__What the exercise asks__:
Reproduce the passage on fabricating semiconductor lasers on silicon substrates in full, word for word.

===== Text block =====

In 2015, when I was last interviewed, we had just established the basic technology for fabricating semiconductor lasers on silicon (Si) substrates. Since then, our team’s efforts have paid off, and we have moved from the research phase to the development phase. At that time, some people were skeptical about our technology because it was new, but now I feel that things are changing favorably. Research on this technology embodies the very characteristics of NTT Device Technology Laboratories, which is engaged in an integrated approach from basic research to applied research on semiconductor devices then to practical application and development of such devices.

We are currently investigating technology for making our devices more socially acceptable and usable, and working on two major themes. One is developing device technology for high-density, low-power, short-range optical interconnections [1]. The development of the Internet-of-Things and the expanded use of artificial intelligence will increase the speed and capacity of data processing and transmission, and power consumption is expected to increase. Therefore, reducing power consumption is a serious issue, and achieving ultra-low power consumption is one of key themes of the Innovative Optical and Wireless Network (IOWN) initiative that NTT has been promoting. To address this issue, we are conducting research and development on optical interconnection to increase the speed and reduce power consumption of electronic equipment used for data processing and transmission by applying optical technology to short-range communication on printed circuit boards of equipment installed in datacenters, etc., which have traditionally been connected by electrical wiring.

We are developing thin-film (membrane) directly modulated laser diodes (LDs) fabricated on Si substrates as a light source for intra-board optical interconnection (Fig. 1). By fabricating LDs on Si substrates, Si photonics technology can be applied to fabricate optical devices, such as wavelength-multiplexing circuits and photodetectors, with high density and at low cost. Forming LDs on a silicon-dioxide (SiO2) layer having a low refractive index makes it possible to achieve smaller and lower-power-consumption LDs. To fabricate LDs with even lower energy consumption, we are currently developing LDs using photonic crystals. We want to contribute to the development of future information-processing infrastructure by increasing transmission capacity and enhancing high-density integration of LDs as well as integrating LDs with arithmetic processing circuits such as central processing units and graphics processing units.


Fig. 1. Fabrication procedure and structure of an LD on Si.

===== Supplied data =====

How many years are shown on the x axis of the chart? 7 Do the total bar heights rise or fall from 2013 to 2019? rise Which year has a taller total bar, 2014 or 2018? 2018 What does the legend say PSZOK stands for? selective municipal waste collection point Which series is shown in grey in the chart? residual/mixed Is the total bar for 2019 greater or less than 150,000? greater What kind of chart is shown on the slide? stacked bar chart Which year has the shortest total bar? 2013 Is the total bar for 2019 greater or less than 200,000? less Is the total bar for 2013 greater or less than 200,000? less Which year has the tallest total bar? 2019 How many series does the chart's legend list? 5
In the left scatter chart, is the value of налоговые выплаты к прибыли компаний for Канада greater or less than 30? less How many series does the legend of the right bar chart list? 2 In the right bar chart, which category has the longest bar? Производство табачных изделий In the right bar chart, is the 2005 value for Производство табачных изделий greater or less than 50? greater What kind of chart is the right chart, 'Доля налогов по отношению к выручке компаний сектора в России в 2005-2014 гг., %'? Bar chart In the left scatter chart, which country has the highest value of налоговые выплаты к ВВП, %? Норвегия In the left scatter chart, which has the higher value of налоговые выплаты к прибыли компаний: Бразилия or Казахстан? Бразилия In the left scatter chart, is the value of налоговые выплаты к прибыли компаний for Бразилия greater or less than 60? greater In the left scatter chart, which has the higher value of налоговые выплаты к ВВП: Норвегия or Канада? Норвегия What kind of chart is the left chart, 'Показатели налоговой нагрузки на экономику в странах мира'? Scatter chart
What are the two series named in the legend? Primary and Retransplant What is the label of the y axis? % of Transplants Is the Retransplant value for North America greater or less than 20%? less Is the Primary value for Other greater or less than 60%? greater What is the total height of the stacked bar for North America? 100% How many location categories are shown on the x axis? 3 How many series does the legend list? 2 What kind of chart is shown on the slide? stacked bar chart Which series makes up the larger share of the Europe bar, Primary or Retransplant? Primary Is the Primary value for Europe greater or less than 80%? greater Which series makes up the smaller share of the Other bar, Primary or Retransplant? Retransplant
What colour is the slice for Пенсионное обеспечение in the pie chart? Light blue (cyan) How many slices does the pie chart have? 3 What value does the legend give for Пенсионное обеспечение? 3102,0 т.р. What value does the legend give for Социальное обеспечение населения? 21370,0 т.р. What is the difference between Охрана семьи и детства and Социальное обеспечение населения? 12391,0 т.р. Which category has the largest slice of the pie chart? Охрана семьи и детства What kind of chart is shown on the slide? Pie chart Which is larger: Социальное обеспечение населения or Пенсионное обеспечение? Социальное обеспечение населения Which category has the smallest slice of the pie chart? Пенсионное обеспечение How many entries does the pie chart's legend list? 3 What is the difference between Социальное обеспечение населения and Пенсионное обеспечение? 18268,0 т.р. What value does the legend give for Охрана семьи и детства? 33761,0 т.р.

=====

__Task result__:
In 2015, when I was last interviewed, we had just established the basic technology for fabricating semiconductor lasers on silicon (Si) substrates. Since then, our team’s efforts have paid off, and we have moved from the research phase to the development phase. At that time, some people were skeptical about our technology because it was new, but now I feel that things are changing favorably. Research on this technology embodies the very characteristics of NTT Device Technology Laboratories, which is engaged in an integrated approach from basic research to applied research on semiconductor devices then to practical application and development of such devices.

We are currently investigating technology for making our devices more socially acceptable and usable, and working on two major themes. One is developing device technology for high-density, low-power, short-range optical interconnections [1]. The development of the Internet-of-Things and the expanded use of artificial intelligence will increase the speed and capacity of data processing and transmission, and power consumption is expected to increase. Therefore, reducing power consumption is a serious issue, and achieving ultra-low power consumption is one of key themes of the Innovative Optical and Wireless Network (IOWN) initiative that NTT has been promoting. To address this issue, we are conducting research and development on optical interconnection to increase the speed and reduce power consumption of electronic equipment used for data processing and transmission by applying optical technology to short-range communication on printed circuit boards of equipment installed in datacenters, etc., which have traditionally been connected by electrical wiring.

We are developing thin-film (membrane) directly modulated laser diodes (LDs) fabricated on Si substrates as a light source for intra-board optical interconnection (Fig. 1). By fabricating LDs on Si substrates, Si photonics technology can be applied to fabricate optical devices, such as wavelength-multiplexing circuits and photodetectors, with high density and at low cost. Forming LDs on a silicon-dioxide (SiO2) layer having a low refractive index makes it possible to achieve smaller and lower-power-consumption LDs. To fabricate LDs with even lower energy consumption, we are currently developing LDs using photonic crystals. We want to contribute to the development of future information-processing infrastructure by increasing transmission capacity and enhancing high-density integration of LDs as well as integrating LDs with arithmetic processing circuits such as central processing units and graphics processing units.


Fig. 1. Fabrication procedure and structure of an LD on Si.